By contrast, Tarvitz and Rylanor had an obvious out. Underground hangar = cover + potential means of escape.

So, in my eyes at least, it wasn't so much a _"If Loken can survive, who else could have?"_ sort of thing. It was more a _"If Loken survived, Saul and Rylanor BETTER have, as well!"_

Cheers,
P.


----------



## Lord of the Night (Nov 18, 2009)

gen.ahab said:


> I would throw a fucking nerd fit if they brought back Saul. I loved that character, and I would be so fucking happy if they brought him back. However, he's dead. Anyway, loyalists World Eaters would be awesome. This sounds great.


As will I. Saul Tarvitz is awesome and I do hope he returns.



Angel of Blood said:


> If Loken survived Istvaan Tarvitz sure as hell could have aswell. If anything I would have said that Lokens end was far more final than Tarvitz, especially when we factor in Tarvitz knew of a convenient underground bunker.


Indeed. Lucius makes note of it to Eidolon, and states that Ancient Rylanor was sent to guard it, and he wonders why they didn't use it. Perhaps they did. I think that Saul Tarvitz, Nero Vipus and Rylanor, and whomever else was with them, used that ship to escape and might be with these loyalist detatchments now, or on their way to Terra to try and aid the Imperium.


LotN


----------



## Roninman (Jul 23, 2010)

Anyone surviving that Isstvaan is a huge letdown to me. This made Horus series which started great feel more like tv soap-operas where popular characters have to brought back even when how stupid it makes whole storyline. They could have made few survivers, but of course it HAS to be one of popular characters in series. Yes of course, the one who should have died. yawn


----------



## Words_of_Truth (Sep 20, 2007)

I don't mind characters surviving, makes the series a lot less cut and paste or black and white. I.e "Horus wipes out entire loyal forces at Istvaan and the drop site massacre, and that's that" well wrote characters should survive imo because it adds to the series rather than detract. 

The only problem though is don't put them in over the top situations where's it's difficult to imagine them getting out of, which unfortunately they did with Loken. Tarvitz and Rylanor on the other hand are perfectly accept to me.


----------



## Lord of the Night (Nov 18, 2009)

Roninman said:


> Anyone surviving that Isstvaan is a huge letdown to me. This made Horus series which started great feel more like tv soap-operas where popular characters have to brought back even when how stupid it makes whole storyline. They could have made few survivers, but of course it HAS to be one of popular characters in series. Yes of course, the one who should have died. yawn


Abnett and Swallow have confirmed many times that Loken was never meant to die at Istvaan. They had his survival of the battle planned before it was even written. I admit perhaps he should have been in a better place so that his survival would be more understandable but I don't think it was a mistake.
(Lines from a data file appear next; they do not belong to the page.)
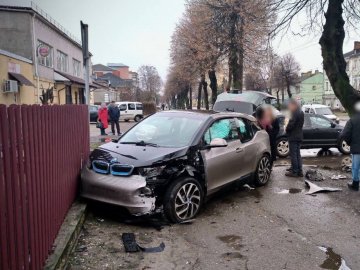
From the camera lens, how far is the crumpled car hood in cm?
536

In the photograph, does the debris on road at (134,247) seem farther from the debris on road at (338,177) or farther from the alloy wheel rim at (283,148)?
the alloy wheel rim at (283,148)

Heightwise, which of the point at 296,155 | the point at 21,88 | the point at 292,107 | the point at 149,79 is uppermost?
the point at 149,79

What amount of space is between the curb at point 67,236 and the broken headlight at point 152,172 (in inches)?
41.0

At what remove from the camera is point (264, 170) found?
782 centimetres

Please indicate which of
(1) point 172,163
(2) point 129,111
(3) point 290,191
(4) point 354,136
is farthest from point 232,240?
(2) point 129,111

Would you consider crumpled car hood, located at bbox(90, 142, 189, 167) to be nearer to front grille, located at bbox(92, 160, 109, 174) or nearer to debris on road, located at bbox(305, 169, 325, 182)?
→ front grille, located at bbox(92, 160, 109, 174)

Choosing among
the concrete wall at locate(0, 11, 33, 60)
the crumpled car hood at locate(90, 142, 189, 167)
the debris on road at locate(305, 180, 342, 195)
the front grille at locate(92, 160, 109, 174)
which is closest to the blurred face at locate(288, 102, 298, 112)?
the debris on road at locate(305, 180, 342, 195)

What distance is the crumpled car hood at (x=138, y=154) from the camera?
536 centimetres

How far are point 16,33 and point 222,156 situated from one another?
23593 millimetres

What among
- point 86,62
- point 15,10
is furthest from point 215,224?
point 15,10

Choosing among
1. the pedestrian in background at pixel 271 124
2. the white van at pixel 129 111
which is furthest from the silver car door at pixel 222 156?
the white van at pixel 129 111

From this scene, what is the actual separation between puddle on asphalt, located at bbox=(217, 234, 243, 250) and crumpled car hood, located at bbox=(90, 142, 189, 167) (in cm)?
133

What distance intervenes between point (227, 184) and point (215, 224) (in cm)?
111

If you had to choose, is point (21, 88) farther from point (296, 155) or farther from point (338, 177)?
point (338, 177)
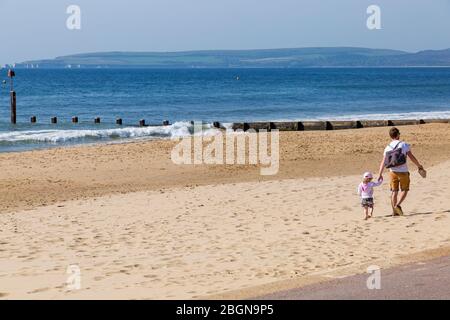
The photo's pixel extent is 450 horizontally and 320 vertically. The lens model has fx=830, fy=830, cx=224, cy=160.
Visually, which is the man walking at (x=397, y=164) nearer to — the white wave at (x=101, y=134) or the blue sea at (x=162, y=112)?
the white wave at (x=101, y=134)

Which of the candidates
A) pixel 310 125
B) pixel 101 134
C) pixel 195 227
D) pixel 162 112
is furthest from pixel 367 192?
pixel 162 112

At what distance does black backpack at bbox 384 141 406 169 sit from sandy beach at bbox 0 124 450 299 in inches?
36.9

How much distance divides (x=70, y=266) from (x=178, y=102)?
206 ft

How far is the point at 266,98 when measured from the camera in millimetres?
79500

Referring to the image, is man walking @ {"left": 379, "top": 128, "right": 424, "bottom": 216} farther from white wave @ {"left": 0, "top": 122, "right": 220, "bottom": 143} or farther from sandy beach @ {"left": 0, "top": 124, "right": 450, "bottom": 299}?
white wave @ {"left": 0, "top": 122, "right": 220, "bottom": 143}

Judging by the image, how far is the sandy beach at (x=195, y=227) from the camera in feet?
33.3

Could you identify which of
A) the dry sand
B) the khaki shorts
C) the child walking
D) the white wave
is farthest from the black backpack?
the white wave

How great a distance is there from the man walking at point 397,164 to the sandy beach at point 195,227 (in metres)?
0.44

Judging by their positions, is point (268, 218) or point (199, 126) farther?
point (199, 126)

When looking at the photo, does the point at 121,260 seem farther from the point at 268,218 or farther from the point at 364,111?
the point at 364,111

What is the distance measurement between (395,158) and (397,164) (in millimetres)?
136

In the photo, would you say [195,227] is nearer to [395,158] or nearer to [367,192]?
[367,192]

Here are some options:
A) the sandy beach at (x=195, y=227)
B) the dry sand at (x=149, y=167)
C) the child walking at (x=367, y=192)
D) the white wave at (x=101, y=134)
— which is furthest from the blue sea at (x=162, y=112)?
the child walking at (x=367, y=192)

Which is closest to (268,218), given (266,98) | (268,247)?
(268,247)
Loken has unfinished business with Abaddon and 'Little' Horus, I imagine he'll kill the latter and be killed by the former, or become a Founding Grey Knight. Or hell maybe he'll kill Abaddon too, and the Abaddon the Despoiler we all know and love/hate turns out to be a clone of the original. Now that would be an awesome twist.


LotN


----------



## Roninman (Jul 23, 2010)

Lord of the Night said:


> Abnett and Swallow have confirmed many times that Loken was never meant to die at Istvaan. They had his survival of the battle planned before it was even written. I admit perhaps he should have been in a better place so that his survival would be more understandable but I don't think it was a mistake.
> 
> Loken has unfinished business with Abaddon and 'Little' Horus, I imagine he'll kill the latter and be killed by the former, or become a Founding Grey Knight. Or hell maybe he'll kill Abaddon too, and the Abaddon the Despoiler we all know and love/hate turns out to be a clone of the original. Now that would be an awesome twist.
> 
> ...


Well main point of Loken surviving has to do how he was written in Galaxy in Flames. Yet another good hero vs evil heroes showdown, then he gets his butt kicked and makes a comeback. I still think though that Ben Counter is the main reason that many people are having this debate. Whole thing was written with an extreme cliche and i knew he would survive at that point, but was it really necessary to have this whole building collapse thing since it didnt suprise anyone that he would live.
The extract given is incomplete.